(Saved entries)
------------------------------

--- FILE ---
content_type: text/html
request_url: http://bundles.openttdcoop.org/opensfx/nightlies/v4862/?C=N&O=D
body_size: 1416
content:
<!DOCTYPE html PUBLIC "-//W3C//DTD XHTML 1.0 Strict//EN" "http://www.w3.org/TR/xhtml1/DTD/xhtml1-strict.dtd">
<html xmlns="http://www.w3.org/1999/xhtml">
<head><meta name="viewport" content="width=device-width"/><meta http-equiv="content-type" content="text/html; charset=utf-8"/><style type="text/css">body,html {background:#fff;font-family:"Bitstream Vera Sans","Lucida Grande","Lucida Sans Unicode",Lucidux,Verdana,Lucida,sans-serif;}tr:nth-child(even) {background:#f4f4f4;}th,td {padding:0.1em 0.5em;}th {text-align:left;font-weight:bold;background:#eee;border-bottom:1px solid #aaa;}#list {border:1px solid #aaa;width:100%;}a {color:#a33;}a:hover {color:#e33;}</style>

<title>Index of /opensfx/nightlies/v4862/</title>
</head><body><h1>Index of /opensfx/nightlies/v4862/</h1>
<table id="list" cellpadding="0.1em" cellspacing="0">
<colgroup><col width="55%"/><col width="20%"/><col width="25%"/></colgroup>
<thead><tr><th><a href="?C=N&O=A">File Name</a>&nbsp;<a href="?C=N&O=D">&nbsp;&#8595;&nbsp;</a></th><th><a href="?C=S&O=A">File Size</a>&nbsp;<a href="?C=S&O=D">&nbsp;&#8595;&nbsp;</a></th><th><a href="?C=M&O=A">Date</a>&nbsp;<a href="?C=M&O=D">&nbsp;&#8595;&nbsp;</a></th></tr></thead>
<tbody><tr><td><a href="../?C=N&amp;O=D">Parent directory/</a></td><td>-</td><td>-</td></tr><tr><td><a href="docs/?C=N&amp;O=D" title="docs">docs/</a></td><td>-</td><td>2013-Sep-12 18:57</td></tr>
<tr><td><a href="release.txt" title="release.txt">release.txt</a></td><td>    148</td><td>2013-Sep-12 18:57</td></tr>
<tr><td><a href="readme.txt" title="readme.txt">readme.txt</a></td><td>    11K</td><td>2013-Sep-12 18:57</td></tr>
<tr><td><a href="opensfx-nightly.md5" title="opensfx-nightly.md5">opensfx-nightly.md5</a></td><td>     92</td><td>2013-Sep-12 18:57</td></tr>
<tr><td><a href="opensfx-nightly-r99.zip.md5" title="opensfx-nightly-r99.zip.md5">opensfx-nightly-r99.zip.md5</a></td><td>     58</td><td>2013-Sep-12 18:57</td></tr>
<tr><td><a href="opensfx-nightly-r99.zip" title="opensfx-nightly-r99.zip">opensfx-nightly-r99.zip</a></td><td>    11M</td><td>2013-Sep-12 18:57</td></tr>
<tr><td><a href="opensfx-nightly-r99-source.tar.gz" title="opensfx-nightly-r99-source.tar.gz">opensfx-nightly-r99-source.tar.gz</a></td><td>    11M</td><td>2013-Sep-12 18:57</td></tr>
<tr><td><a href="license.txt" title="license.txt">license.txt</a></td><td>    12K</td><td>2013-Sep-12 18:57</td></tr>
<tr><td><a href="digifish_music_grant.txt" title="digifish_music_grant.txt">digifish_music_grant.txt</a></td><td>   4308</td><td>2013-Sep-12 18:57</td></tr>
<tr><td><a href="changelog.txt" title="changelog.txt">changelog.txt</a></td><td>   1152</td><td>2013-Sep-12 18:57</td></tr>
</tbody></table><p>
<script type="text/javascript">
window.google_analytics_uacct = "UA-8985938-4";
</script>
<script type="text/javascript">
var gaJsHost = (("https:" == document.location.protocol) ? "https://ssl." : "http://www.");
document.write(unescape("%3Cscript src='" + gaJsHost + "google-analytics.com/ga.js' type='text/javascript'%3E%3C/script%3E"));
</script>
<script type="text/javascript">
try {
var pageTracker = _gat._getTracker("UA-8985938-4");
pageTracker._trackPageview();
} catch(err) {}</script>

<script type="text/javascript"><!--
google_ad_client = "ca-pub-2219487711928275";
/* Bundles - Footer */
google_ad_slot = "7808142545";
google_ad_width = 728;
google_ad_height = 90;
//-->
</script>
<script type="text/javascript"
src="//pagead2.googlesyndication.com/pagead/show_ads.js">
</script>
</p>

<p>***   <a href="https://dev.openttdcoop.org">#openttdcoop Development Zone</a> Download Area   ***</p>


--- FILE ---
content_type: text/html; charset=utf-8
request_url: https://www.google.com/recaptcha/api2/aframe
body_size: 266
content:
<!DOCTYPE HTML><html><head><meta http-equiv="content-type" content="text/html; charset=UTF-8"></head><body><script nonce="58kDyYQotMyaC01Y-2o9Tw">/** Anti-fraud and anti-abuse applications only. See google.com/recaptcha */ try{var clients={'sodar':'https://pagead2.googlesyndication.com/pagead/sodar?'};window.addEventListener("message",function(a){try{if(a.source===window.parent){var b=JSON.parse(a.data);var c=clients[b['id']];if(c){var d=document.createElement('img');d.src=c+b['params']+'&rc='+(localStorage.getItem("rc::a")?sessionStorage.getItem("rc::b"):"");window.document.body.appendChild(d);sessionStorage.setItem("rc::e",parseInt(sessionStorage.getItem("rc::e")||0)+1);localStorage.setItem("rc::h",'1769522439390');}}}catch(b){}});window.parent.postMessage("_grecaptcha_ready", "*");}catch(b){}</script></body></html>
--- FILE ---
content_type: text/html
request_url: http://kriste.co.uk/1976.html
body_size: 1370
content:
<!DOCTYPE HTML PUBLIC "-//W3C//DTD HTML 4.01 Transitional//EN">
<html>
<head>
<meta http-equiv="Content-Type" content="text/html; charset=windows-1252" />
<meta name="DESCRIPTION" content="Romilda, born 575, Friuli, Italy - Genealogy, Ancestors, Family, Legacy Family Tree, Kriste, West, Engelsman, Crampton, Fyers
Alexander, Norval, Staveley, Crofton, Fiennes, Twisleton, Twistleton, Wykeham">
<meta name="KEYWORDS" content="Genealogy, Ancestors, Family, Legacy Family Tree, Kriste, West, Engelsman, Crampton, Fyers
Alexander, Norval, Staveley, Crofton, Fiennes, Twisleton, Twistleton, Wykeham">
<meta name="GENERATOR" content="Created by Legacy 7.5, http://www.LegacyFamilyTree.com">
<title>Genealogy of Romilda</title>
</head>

------------------------------

Each line above needs to be repeated exactly, with nothing omitted.

= EXERCISE OUTPUT =
--- FILE ---
content_type: text/html
request_url: http://bundles.openttdcoop.org/opensfx/nightlies/v4862/?C=N&O=D
body_size: 1416
content:
<!DOCTYPE html PUBLIC "-//W3C//DTD XHTML 1.0 Strict//EN" "http://www.w3.org/TR/xhtml1/DTD/xhtml1-strict.dtd">
<html xmlns="http://www.w3.org/1999/xhtml">
<head><meta name="viewport" content="width=device-width"/><meta http-equiv="content-type" content="text/html; charset=utf-8"/><style type="text/css">body,html {background:#fff;font-family:"Bitstream Vera Sans","Lucida Grande","Lucida Sans Unicode",Lucidux,Verdana,Lucida,sans-serif;}tr:nth-child(even) {background:#f4f4f4;}th,td {padding:0.1em 0.5em;}th {text-align:left;font-weight:bold;background:#eee;border-bottom:1px solid #aaa;}#list {border:1px solid #aaa;width:100%;}a {color:#a33;}a:hover {color:#e33;}</style>

<title>Index of /opensfx/nightlies/v4862/</title>
</head><body><h1>Index of /opensfx/nightlies/v4862/</h1>
<table id="list" cellpadding="0.1em" cellspacing="0">
<colgroup><col width="55%"/><col width="20%"/><col width="25%"/></colgroup>
<thead><tr><th><a href="?C=N&O=A">File Name</a>&nbsp;<a href="?C=N&O=D">&nbsp;&#8595;&nbsp;</a></th><th><a href="?C=S&O=A">File Size</a>&nbsp;<a href="?C=S&O=D">&nbsp;&#8595;&nbsp;</a></th><th><a href="?C=M&O=A">Date</a>&nbsp;<a href="?C=M&O=D">&nbsp;&#8595;&nbsp;</a></th></tr></thead>
<tbody><tr><td><a href="../?C=N&amp;O=D">Parent directory/</a></td><td>-</td><td>-</td></tr><tr><td><a href="docs/?C=N&amp;O=D" title="docs">docs/</a></td><td>-</td><td>2013-Sep-12 18:57</td></tr>
<tr><td><a href="release.txt" title="release.txt">release.txt</a></td><td>    148</td><td>2013-Sep-12 18:57</td></tr>
<tr><td><a href="readme.txt" title="readme.txt">readme.txt</a></td><td>    11K</td><td>2013-Sep-12 18:57</td></tr>
<tr><td><a href="opensfx-nightly.md5" title="opensfx-nightly.md5">opensfx-nightly.md5</a></td><td>     92</td><td>2013-Sep-12 18:57</td></tr>
<tr><td><a href="opensfx-nightly-r99.zip.md5" title="opensfx-nightly-r99.zip.md5">opensfx-nightly-r99.zip.md5</a></td><td>     58</td><td>2013-Sep-12 18:57</td></tr>
<tr><td><a href="opensfx-nightly-r99.zip" title="opensfx-nightly-r99.zip">opensfx-nightly-r99.zip</a></td><td>    11M</td><td>2013-Sep-12 18:57</td></tr>
<tr><td><a href="opensfx-nightly-r99-source.tar.gz" title="opensfx-nightly-r99-source.tar.gz">opensfx-nightly-r99-source.tar.gz</a></td><td>    11M</td><td>2013-Sep-12 18:57</td></tr>
<tr><td><a href="license.txt" title="license.txt">license.txt</a></td><td>    12K</td><td>2013-Sep-12 18:57</td></tr>
<tr><td><a href="digifish_music_grant.txt" title="digifish_music_grant.txt">digifish_music_grant.txt</a></td><td>   4308</td><td>2013-Sep-12 18:57</td></tr>
<tr><td><a href="changelog.txt" title="changelog.txt">changelog.txt</a></td><td>   1152</td><td>2013-Sep-12 18:57</td></tr>
</tbody></table><p>
<script type="text/javascript">
window.google_analytics_uacct = "UA-8985938-4";
</script>
<script type="text/javascript">
var gaJsHost = (("https:" == document.location.protocol) ? "https://ssl." : "http://www.");
document.write(unescape("%3Cscript src='" + gaJsHost + "google-analytics.com/ga.js' type='text/javascript'%3E%3C/script%3E"));
</script>
<script type="text/javascript">
try {
var pageTracker = _gat._getTracker("UA-8985938-4");
pageTracker._trackPageview();
} catch(err) {}</script>

<script type="text/javascript"><!--
google_ad_client = "ca-pub-2219487711928275";
/* Bundles - Footer */
google_ad_slot = "7808142545";
google_ad_width = 728;
google_ad_height = 90;
//-->
</script>
<script type="text/javascript"
src="//pagead2.googlesyndication.com/pagead/show_ads.js">
</script>
</p>

<p>***   <a href="https://dev.openttdcoop.org">#openttdcoop Development Zone</a> Download Area   ***</p>


--- FILE ---
content_type: text/html; charset=utf-8
request_url: https://www.google.com/recaptcha/api2/aframe
body_size: 266
content:
<!DOCTYPE HTML><html><head><meta http-equiv="content-type" content="text/html; charset=UTF-8"></head><body><script nonce="58kDyYQotMyaC01Y-2o9Tw">/** Anti-fraud and anti-abuse applications only. See google.com/recaptcha */ try{var clients={'sodar':'https://pagead2.googlesyndication.com/pagead/sodar?'};window.addEventListener("message",function(a){try{if(a.source===window.parent){var b=JSON.parse(a.data);var c=clients[b['id']];if(c){var d=document.createElement('img');d.src=c+b['params']+'&rc='+(localStorage.getItem("rc::a")?sessionStorage.getItem("rc::b"):"");window.document.body.appendChild(d);sessionStorage.setItem("rc::e",parseInt(sessionStorage.getItem("rc::e")||0)+1);localStorage.setItem("rc::h",'1769522439390');}}}catch(b){}});window.parent.postMessage("_grecaptcha_ready", "*");}catch(b){}</script></body></html>
--- FILE ---
content_type: text/html
request_url: http://kriste.co.uk/1976.html
body_size: 1370
content:
<!DOCTYPE HTML PUBLIC "-//W3C//DTD HTML 4.01 Transitional//EN">
<html>
<head>
<meta http-equiv="Content-Type" content="text/html; charset=windows-1252" />
<meta name="DESCRIPTION" content="Romilda, born 575, Friuli, Italy - Genealogy, Ancestors, Family, Legacy Family Tree, Kriste, West, Engelsman, Crampton, Fyers
Alexander, Norval, Staveley, Crofton, Fiennes, Twisleton, Twistleton, Wykeham">
<meta name="KEYWORDS" content="Genealogy, Ancestors, Family, Legacy Family Tree, Kriste, West, Engelsman, Crampton, Fyers
Alexander, Norval, Staveley, Crofton, Fiennes, Twisleton, Twistleton, Wykeham">
<meta name="GENERATOR" content="Created by Legacy 7.5, http://www.LegacyFamilyTree.com">
<title>Genealogy of Romilda</title>
</head>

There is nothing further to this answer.